Total federal, state, and local government spending on over 80 different means-tested welfare programs now reaches over $1 trillion annually.

The idea of reforming welfare to become a work activation program for able-bodied adults enjoys broad public support.

Children in single-parent homes are more than five times as likely to be poor compared to their peers in married-parent homes.

W‌hen President Lyndon Johnson launched the War on Poverty, he said that it ‌was intended to strike “at the causes, not just the consequences of poverty.” He added, “Our aim is not only to relieve the symptom of poverty, but to cure it and, above all, to prevent it.” Five decades and $25 trillion later, the welfare system has failed the poor. Poverty rates remain stagnant, and self-sufficiency languishes.

Total federal, state, and local government spending on over 80 different means-tested welfare programs now reaches over $1 trillion annually. The cost of welfare is unsustainable, and pouring dollars into an ever-increasing number of welfare programs has failed to improve rates of self-sufficiency. It is time to get welfare spending under control and to reform welfare programs to encourage self-reliance and truly improve the well-being of the poor.

FACT: In 1992, candidate Bill Clinton promised to “end welfare as we know it”; since then, means-tested welfare spending has nearly tripled after adjusting for inflation.

  • Adjusting for inflation, the nation spends 12 times more on means-tested welfare spending than it did when the War on Poverty began.
  • In fact, means-tested welfare is the fastest-growing area of government spending.

FACT: The idea of reforming welfare to become a work activation program for able-bodied adults enjoys broad public support.
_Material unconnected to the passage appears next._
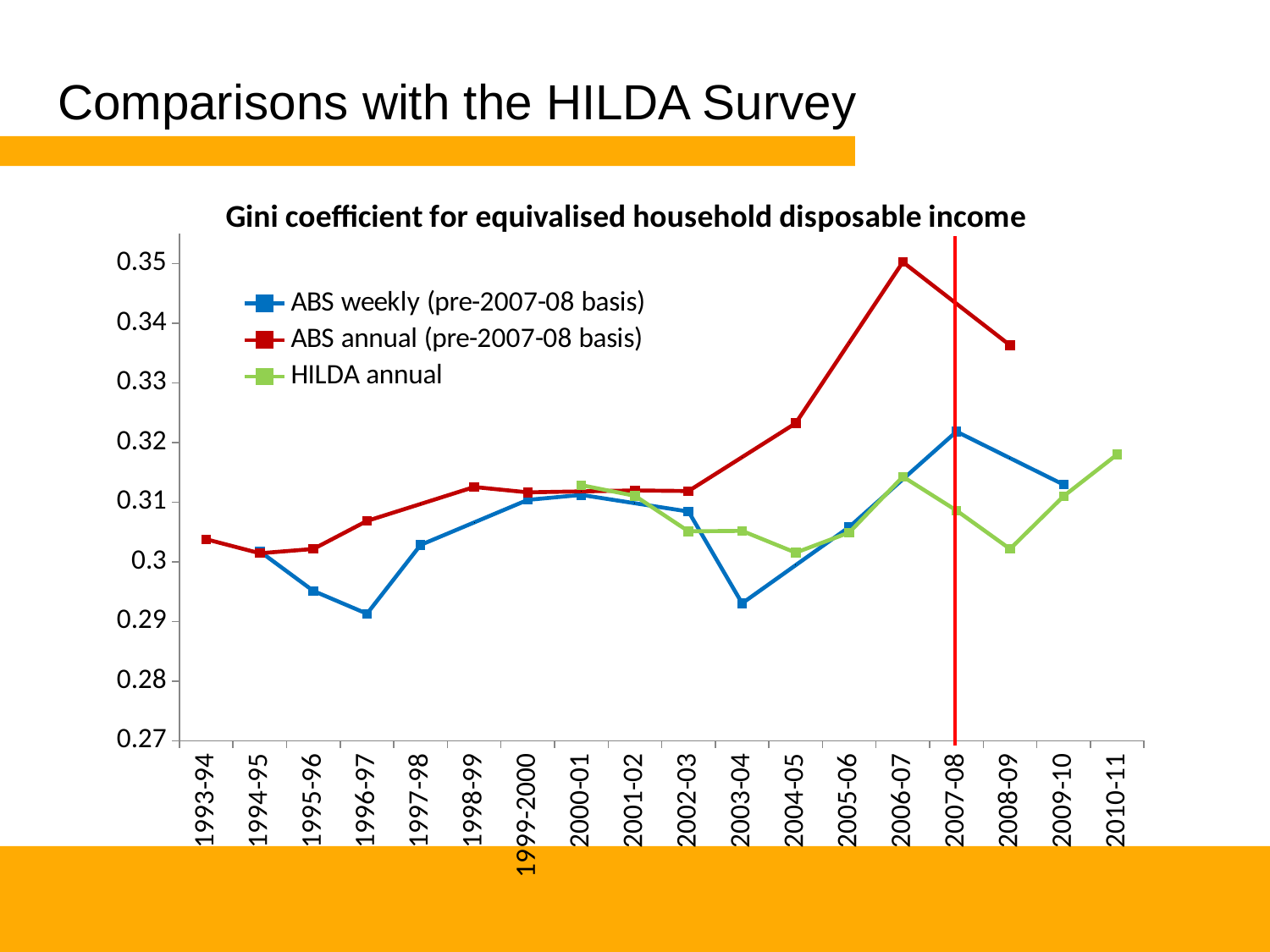
How many year categories are shown on the x axis? 18 Which series is drawn in red? ABS annual (pre-2007-08 basis) In 2003-04, which is higher: ABS annual (pre-2007-08 basis) or ABS weekly (pre-2007-08 basis)? ABS annual (pre-2007-08 basis) How many series does the legend list? 3 What kind of chart is shown on the slide? line chart Is the value for ABS weekly (pre-2007-08 basis) in 1996-97 greater or less than 0.3? less Is the value for ABS annual (pre-2007-08 basis) in 2006-07 greater or less than 0.34? greater Does the ABS annual (pre-2007-08 basis) series rise or fall between 2002-03 and 2006-07? rise In which year does the ABS weekly (pre-2007-08 basis) series reach its lowest value? 1996-97 In which year does the ABS annual (pre-2007-08 basis) series reach its highest value? 2006-07 Is the value for HILDA annual in 2008-09 greater or less than 0.31? less What is the title of the chart? Gini coefficient for equivalised household disposable income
  • Eighty-seven percent of Democrats and 94 percent of Republicans agree that “able-bodied adults that receive cash, food, housing, and medical assistance should be required to work or prepare for work as a condition of receiving those government benefits.”
  • The mid 1990s welfare reform law, which established work requirements in welfare, decreased welfare dependence and child poverty while increasing employment amongst single mothers.

FACT: Children in single-parent homes are more than five times as likely to be poor compared to their peers in married-parent homes.

  • In 1964, only 7 percent of births in America were outside marriage. Today, this number has climbed to more than 40 percent.
  • Marriage reduces the probability of child poverty by 80 percent, and children raised by married parents are more likely to avoid risks that would hinder their ability to thrive.
  • Marriage is one of the top factors in promoting human happiness; the decline in marriage rates over the past several decades should be of utmost concern to policymakers.